Rurik said:
But we were discussing opposed rolls, not straight skills. I was just commenting on the fact that in opposed rolls there is a curve, and it favors the attacker as his skill goes up (standard halving disclaimer here), even though his relative skill to the defender is decreasing. But numbers can show just about anything if you want them too.
That is my point,. The dice are still rolling for D100 probablility opposed or not. That is why the results skew.
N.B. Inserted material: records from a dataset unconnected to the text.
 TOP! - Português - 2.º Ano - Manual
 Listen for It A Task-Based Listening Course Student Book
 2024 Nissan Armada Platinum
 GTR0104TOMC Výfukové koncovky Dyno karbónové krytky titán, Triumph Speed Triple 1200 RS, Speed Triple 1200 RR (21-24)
THe poosed suystem is saying that it doesn't matter if the ratios are the same, but it does.
atgxtg said:
Consider a guy with 90% against another with 10%. Then consider a character with 9% vs. a character with 1%. In both cases character A has 10 times the skill of character B, but as far as D100 are concerned it is only an 8% advantage.
Rurik said:
Bit his skill is still 900% of the other guy, and he is still 900% more likely to win, doesn't matter 90 to 10 or 9 to 1.
But Ruik, it doesn't matter as far as the dice are concered if sis skill is 900% of the other as far as the D100 rolls go. Go use the probablilty calculator and see.
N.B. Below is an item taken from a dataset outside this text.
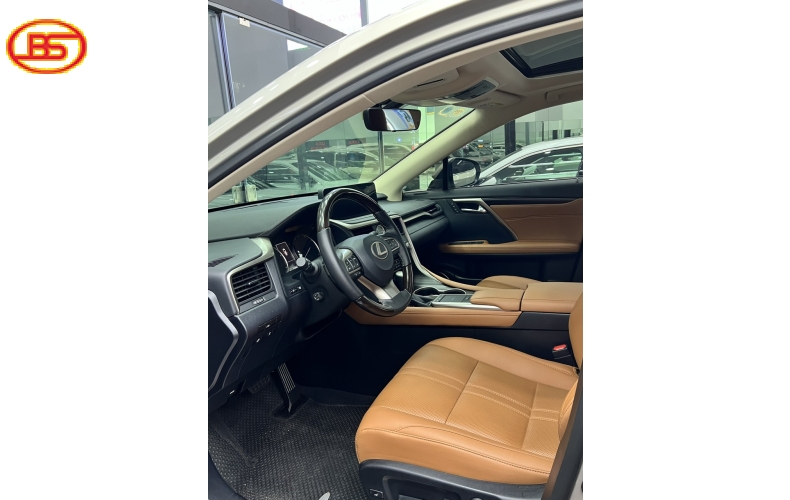 Lexus RX300 2021 vàng cát nội thất nâu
Using bluejay's explaination as a basis, the 90 vs 10 character has a huge range, 80% (11-90) of "can't loose" . So the success chance is not tied to the the
ratios (A/B) of the two skills but to the
diffeerence (A-B), sepcially the diffeernce between said skills and 100% (100-A or 100-B).
You see once you allow people to "win" failed rolls you throw out everything that isn't a autowin and replace it with a coin toss. So the 9% vs. 1% beceomes something like 58/42 ratio instead of a 9 to 1.